Known as the Great War, WWI was supposed to be the “war to end all wars”. It was not and almost a full century later we honor our brave men and women in uniform who have served our country both past and present.
I’d like to dedicate this Veterans Day to one of my best friends from childhood and U.S. armed forces veteran: Holden Lindblom. Holden and I met in 6th grade when he moved from North Carolina to Massachusetts. I was 11 years old and I had only moved up from New York just two years before. We were both new kids from elsewhere. We lived just a few blocks away from each other and took the same bus home from school.
One day I was reading a historical fiction book titled, “Flames of the Tiger”. There was a big German Tiger tank engulfed in flames on the cover. Holden was sitting behind me on the bus and kept popping up over the back of my seat. This fucking kid kept reading over my shoulder. And he wasn’t quiet about it.
“Stop it!” I had a short fuse as a kid. And I couldn’t really read so I needed to concentrate like crazy. NO DISTRACTIONS.
“What?” This kid instantly sassed me.
“Stop reading over my shoulder!” I was not a friendly kid either. No pleasantries were exchanged whatsoever. I must have had a bad day of middle skool.
I’m sure that I said something incredibly rude to Holden. I didn’t even know his name yet but knowing what kind of rotten little bastard I was back then I am very sure that I called him a “fagit” or something. And knowing Holden, I think that he just laughed at my fuckery and introduced himself because he was always a good kid deep down.
I was lucky that this funny, overly friendly kid behind me was persistent and made friends with me in spite of my outwardly unfriendly disposition. I never thought about it until now, but I think that Holden becoming friends with me made me less mean. He was a good guy.

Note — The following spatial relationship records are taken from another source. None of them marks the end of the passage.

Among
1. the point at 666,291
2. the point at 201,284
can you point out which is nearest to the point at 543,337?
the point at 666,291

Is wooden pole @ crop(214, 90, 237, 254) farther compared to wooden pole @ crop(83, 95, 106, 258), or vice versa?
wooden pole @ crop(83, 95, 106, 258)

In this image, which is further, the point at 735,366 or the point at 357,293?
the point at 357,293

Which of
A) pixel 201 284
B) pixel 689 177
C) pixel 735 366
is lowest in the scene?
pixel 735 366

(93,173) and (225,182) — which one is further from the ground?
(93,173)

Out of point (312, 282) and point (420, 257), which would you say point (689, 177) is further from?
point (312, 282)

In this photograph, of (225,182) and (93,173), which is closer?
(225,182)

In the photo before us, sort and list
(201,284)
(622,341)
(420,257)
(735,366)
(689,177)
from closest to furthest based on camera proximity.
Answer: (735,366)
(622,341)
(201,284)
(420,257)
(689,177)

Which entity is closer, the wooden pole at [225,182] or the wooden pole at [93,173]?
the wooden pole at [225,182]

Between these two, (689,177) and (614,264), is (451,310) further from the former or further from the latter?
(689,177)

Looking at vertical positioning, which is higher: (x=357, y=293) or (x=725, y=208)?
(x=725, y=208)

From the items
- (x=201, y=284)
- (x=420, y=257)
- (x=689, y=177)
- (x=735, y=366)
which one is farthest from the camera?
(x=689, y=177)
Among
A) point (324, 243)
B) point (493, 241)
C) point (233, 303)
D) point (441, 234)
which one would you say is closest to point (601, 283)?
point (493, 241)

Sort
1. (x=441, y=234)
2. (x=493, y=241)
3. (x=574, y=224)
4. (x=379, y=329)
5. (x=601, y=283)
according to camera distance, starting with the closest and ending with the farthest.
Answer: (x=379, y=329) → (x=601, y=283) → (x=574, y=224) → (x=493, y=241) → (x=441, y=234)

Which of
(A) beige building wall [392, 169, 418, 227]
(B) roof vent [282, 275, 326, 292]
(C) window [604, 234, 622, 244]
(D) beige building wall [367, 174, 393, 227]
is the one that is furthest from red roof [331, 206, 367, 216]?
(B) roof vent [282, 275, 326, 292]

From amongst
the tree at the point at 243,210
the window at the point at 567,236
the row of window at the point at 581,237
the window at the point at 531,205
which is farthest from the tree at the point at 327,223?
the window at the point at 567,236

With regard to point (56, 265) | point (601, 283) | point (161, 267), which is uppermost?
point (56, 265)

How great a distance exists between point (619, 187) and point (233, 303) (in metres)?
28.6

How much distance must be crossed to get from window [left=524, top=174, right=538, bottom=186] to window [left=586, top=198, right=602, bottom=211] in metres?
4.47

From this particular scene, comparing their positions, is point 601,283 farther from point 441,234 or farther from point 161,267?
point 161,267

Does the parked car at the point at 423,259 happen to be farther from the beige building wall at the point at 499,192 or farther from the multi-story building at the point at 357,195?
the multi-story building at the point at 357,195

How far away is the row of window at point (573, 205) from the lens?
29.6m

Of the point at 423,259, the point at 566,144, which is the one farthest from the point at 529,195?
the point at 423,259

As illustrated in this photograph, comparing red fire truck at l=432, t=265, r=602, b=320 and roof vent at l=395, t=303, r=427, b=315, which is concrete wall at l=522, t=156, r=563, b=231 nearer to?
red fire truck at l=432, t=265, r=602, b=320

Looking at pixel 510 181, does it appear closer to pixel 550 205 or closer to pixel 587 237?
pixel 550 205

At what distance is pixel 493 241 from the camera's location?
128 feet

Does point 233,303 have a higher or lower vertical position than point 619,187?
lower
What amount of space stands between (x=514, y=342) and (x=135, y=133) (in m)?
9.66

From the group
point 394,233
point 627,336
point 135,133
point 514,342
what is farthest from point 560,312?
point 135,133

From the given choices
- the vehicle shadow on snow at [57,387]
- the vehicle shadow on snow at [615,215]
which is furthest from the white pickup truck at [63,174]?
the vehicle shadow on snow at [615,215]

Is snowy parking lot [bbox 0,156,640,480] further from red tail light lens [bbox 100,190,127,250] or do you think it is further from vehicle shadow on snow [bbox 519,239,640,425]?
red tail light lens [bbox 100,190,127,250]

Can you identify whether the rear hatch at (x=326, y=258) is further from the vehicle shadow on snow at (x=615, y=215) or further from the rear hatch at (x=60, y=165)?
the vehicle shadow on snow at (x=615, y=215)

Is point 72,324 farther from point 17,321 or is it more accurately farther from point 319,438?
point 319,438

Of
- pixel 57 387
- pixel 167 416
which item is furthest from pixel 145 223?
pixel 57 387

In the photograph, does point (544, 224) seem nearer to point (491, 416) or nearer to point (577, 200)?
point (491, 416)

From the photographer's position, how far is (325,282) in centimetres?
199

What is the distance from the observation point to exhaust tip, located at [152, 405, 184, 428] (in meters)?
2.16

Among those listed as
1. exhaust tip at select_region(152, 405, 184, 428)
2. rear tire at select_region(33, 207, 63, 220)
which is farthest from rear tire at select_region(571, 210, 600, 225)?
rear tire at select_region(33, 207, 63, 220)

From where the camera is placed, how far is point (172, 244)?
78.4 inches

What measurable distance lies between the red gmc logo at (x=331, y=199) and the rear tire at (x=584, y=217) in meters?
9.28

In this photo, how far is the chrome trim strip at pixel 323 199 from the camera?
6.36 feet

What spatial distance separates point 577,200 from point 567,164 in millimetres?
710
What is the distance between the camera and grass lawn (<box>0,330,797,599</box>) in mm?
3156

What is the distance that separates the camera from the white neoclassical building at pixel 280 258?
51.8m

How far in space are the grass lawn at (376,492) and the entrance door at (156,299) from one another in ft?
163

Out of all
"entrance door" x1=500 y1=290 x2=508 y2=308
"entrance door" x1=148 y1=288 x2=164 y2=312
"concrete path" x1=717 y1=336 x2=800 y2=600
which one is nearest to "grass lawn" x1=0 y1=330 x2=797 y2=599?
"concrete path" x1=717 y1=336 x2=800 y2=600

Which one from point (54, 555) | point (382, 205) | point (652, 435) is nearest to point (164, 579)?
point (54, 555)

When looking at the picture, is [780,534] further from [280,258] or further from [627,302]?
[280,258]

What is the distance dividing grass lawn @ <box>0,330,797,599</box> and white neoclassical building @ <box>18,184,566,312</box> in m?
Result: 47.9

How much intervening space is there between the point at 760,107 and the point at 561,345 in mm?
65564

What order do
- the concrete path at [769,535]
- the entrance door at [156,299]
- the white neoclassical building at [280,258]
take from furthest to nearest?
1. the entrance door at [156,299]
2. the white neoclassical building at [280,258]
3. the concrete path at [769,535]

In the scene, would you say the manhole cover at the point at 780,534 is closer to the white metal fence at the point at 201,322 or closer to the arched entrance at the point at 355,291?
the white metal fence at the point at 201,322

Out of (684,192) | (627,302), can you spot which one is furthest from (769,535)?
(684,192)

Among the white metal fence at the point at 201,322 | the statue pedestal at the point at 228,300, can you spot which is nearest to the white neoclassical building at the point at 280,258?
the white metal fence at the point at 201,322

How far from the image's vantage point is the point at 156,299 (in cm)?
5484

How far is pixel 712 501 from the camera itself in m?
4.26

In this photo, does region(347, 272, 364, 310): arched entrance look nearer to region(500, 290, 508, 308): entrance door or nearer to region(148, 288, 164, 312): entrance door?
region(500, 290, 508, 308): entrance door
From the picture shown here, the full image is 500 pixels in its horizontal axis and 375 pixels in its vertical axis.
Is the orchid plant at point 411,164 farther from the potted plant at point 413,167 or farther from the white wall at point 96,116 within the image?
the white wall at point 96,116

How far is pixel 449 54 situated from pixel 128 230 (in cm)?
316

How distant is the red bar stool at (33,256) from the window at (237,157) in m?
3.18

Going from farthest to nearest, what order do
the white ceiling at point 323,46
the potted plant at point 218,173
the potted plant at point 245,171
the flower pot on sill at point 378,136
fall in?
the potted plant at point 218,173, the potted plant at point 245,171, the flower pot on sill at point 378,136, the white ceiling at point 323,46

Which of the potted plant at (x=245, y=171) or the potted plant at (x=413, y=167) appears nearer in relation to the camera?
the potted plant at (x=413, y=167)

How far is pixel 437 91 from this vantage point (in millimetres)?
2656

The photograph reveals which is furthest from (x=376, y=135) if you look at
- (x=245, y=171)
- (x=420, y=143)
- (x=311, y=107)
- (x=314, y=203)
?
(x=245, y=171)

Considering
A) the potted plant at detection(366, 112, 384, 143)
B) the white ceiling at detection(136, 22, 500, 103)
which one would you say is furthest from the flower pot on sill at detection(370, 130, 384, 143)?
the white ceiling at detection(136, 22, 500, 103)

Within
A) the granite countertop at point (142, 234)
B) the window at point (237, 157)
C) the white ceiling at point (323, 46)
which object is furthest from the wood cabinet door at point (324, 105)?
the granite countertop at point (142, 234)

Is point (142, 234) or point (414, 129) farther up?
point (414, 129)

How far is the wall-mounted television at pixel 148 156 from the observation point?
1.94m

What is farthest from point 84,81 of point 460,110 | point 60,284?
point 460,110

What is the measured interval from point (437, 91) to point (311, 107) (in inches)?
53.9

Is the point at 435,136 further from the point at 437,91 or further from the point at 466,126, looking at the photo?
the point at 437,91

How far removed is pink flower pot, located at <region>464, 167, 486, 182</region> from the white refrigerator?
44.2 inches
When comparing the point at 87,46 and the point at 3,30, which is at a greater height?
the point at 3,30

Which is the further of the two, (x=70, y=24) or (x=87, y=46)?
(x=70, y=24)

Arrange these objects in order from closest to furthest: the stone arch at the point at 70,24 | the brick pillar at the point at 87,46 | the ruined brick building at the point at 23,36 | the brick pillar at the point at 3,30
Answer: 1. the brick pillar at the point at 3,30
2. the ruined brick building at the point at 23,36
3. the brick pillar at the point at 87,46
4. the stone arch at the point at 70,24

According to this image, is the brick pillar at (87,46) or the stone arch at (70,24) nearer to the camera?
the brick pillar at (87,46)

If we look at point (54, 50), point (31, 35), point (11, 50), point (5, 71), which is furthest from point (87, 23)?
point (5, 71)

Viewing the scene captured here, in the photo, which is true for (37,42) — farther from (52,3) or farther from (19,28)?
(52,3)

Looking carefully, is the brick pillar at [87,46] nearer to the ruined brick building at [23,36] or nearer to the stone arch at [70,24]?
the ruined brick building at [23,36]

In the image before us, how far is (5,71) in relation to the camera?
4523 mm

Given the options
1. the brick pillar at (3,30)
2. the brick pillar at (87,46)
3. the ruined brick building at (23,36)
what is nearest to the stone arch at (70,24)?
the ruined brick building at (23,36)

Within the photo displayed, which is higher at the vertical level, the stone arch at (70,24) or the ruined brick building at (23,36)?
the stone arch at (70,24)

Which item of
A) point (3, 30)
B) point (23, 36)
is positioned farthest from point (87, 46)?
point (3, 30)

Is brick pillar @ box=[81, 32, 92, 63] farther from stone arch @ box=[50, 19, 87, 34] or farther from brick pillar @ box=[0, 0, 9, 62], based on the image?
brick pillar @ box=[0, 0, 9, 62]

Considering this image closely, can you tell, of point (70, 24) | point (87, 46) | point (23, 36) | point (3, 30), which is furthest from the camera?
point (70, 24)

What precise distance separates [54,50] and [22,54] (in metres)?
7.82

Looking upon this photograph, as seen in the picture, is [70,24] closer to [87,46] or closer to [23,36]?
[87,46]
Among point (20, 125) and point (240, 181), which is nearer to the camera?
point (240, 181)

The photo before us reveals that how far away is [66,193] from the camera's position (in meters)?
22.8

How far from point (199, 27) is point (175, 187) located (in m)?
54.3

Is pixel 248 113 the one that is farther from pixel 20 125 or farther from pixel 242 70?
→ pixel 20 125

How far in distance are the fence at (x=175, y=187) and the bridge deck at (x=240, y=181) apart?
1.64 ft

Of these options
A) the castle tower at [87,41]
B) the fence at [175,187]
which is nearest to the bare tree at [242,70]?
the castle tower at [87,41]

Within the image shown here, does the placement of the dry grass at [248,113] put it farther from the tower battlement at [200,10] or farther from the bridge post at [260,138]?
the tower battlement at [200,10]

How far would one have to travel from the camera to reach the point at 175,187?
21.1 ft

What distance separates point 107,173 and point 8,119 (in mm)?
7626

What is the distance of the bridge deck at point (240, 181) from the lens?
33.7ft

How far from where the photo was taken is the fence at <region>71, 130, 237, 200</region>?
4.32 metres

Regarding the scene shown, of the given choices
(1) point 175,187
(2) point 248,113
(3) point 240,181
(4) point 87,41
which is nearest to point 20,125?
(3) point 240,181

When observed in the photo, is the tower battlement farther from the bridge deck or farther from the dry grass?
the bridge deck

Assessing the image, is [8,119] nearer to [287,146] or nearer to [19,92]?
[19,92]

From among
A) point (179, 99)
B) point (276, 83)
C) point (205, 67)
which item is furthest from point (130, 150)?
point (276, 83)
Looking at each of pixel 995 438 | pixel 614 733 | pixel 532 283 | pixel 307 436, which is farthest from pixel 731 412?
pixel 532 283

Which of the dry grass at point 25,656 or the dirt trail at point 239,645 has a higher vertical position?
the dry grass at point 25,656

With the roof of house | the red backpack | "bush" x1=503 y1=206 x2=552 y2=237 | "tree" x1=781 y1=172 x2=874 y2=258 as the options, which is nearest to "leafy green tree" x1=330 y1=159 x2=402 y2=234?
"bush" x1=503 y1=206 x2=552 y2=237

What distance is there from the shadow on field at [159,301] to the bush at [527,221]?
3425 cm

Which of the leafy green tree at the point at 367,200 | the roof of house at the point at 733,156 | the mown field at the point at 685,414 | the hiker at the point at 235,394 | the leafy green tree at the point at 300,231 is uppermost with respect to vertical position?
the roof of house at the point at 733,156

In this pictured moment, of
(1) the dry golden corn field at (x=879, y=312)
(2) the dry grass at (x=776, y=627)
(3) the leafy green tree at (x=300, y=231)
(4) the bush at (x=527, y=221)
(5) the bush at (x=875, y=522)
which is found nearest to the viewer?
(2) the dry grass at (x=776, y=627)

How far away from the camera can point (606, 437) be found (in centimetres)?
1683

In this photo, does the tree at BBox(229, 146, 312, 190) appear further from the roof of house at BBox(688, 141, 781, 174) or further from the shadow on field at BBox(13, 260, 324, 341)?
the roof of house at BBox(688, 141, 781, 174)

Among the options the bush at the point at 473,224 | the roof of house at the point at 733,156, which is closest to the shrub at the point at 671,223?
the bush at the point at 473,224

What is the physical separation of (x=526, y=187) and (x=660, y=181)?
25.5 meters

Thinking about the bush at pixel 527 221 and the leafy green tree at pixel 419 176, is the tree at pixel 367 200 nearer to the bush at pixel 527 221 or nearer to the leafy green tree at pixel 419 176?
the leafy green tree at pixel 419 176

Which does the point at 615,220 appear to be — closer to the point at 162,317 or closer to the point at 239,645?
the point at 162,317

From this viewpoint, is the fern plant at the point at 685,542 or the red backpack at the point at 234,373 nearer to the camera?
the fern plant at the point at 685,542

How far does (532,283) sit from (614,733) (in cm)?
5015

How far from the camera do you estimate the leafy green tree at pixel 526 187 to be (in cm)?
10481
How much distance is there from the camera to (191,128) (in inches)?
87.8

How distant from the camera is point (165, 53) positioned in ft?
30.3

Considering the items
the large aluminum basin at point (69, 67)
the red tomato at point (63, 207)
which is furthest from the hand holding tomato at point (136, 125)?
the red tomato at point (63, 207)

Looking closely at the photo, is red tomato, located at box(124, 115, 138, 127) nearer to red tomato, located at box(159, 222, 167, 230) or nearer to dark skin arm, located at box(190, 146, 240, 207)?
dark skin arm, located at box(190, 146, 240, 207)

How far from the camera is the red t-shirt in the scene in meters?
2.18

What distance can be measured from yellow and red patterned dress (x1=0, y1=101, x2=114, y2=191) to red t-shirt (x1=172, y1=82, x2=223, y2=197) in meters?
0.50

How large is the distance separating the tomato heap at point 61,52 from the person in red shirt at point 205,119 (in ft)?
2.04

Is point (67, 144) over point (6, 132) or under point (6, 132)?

Holden introduced himself after I gave up and put my book away. We had a short conversation and we learned that both of us weren’t from here. He told me about how he’d just moved up from North Carolina. I told him about moving up from New York just two years earlier.
Riding the bus together to and from our middle school made us fast friends. Before Holden, I had never had a friend who lived in the same neighborhood as I had. He was my first true buddy. And best of all, he fit into my already established friends group. I never realized until college how fucking hard it is to bring a new friend into a previously established friends group. It fucking sucks, man. It is hard as balls. I feel like very few people understand that when they are introduced into a new friends group that they have an obligation to be friendly and not standoffish or weird. Holden was weird, but we were all weird kids. So he fit in in no time at all and soon all of us in the neighborhood were hanging out.
I moved away after middle school and Holden and I had a hard time staying in touch. In 2011 when we both graduated, Holden joined the Army and I was headed to film school. I drank myself nearly to death. Holden survived a full 9-month tour of active duty in Afghanistan. The funny part is that it was my college essay that got me into film school. I wrote about the first movie I’d ever made, which was with Holden back in middle school. That was almost ten years ago now when we were both 13 years old. This was one of the most important friendships of my life.
That’s what’s been on my mind this Veterans Day. It’s too easy to forget about the people who matter to most to you. Today, I didn’t just think about my friend but I looked up to him. I’m just thankful that guys like my friend Holden get a day dedicated to them. Holden was honorably discharged back in April and he’s finally back home where we grew up. I need to get back in touch with him and I hope I can soon. We’ve got a lot to catch up on. I hope that everybody got a moment today to reflect on their own Holden Lindblom. Our veterans are never going to know how much they mean to us. We’re all lucky. The least we can do today is to think on how lucky we are.
We’re lucky and we’re all thankful for our friends and loved ones and family members who served our countries (to everyone all over the world today). But I feel luckiest of all because I can still remember the first time I met my friend Holden.